Readability encapsulates those properties of a document that determine the ease and success with which individual readers decipher, process, and make meaning of the text read. While this may involve aspects of the document’s content, structure, or layout more generally, our focus in this paper is on the typographical features of the text, which includes font choice, size, spacing, and related attributes. Many of the methods discussed here may nevertheless apply to studies of document readability more generally. By moving away from printed, and therefore fixed, text, readability is being fundamentally changed by digital text and the customization options that come with it. Readers – young and old, proficient and struggling – all stand to benefit immensely from having control over the format of the text that they read. Rather than a one-size-fits all, there is an opportunity to individuate for the reader and the reading context.
This new direction is a green field and needs new methodologies, tools, and approaches. The authors have been building these tools and methods over the last few years and will use this paper to share them with the greater interdisciplinary research community. In this pivotal moment, the future of readability is in the hands of a small group of present-day stakeholders.

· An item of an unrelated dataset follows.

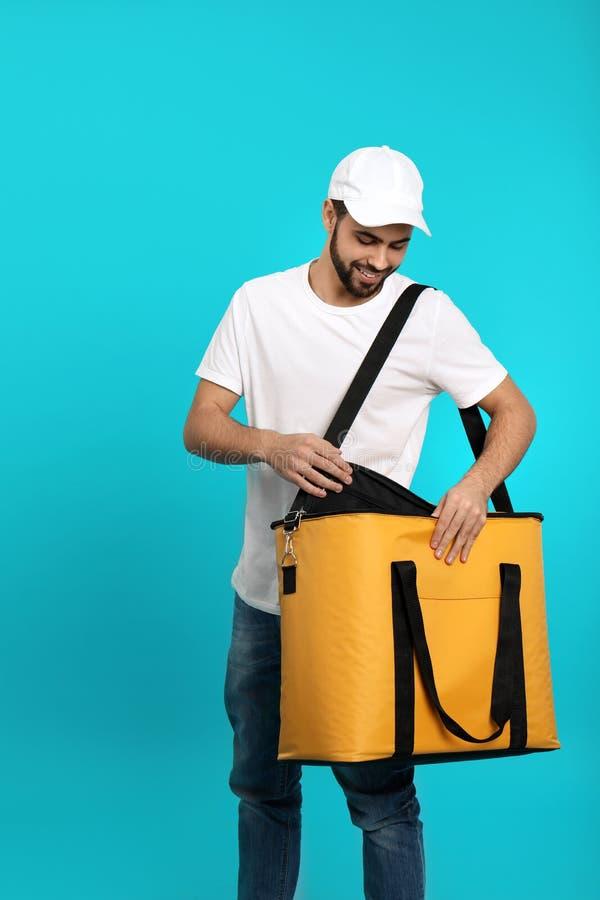 Νέος αγγελιαφόρος με τη θερμο τσάντα στο υπόβαθρο χρώματος Παράδοση τροφίμων στοκ φωτογραφίες
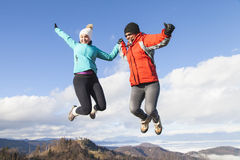 Two happy women joyfully jumping outdoors Stock Photos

This paper is intended as a practical foundational resource for growing the readability stakeholder community. The subject matter requires an integrated interdisciplinary approach, and correspondingly, the authors of this paper include vision scientists, technology experts, educators, designers, typographers, and data scientists; together, we represent voices from academia, tech industry, and non-profit institutions.
This paper is written for anyone interested in pushing the state of readability research: scientists, practitioners, educators, tech companies, type designers, policymakers, and engineers. Our goal is to share our methods and tools with the greater community in hopes that together we can advance the state of the research and make readability better for all.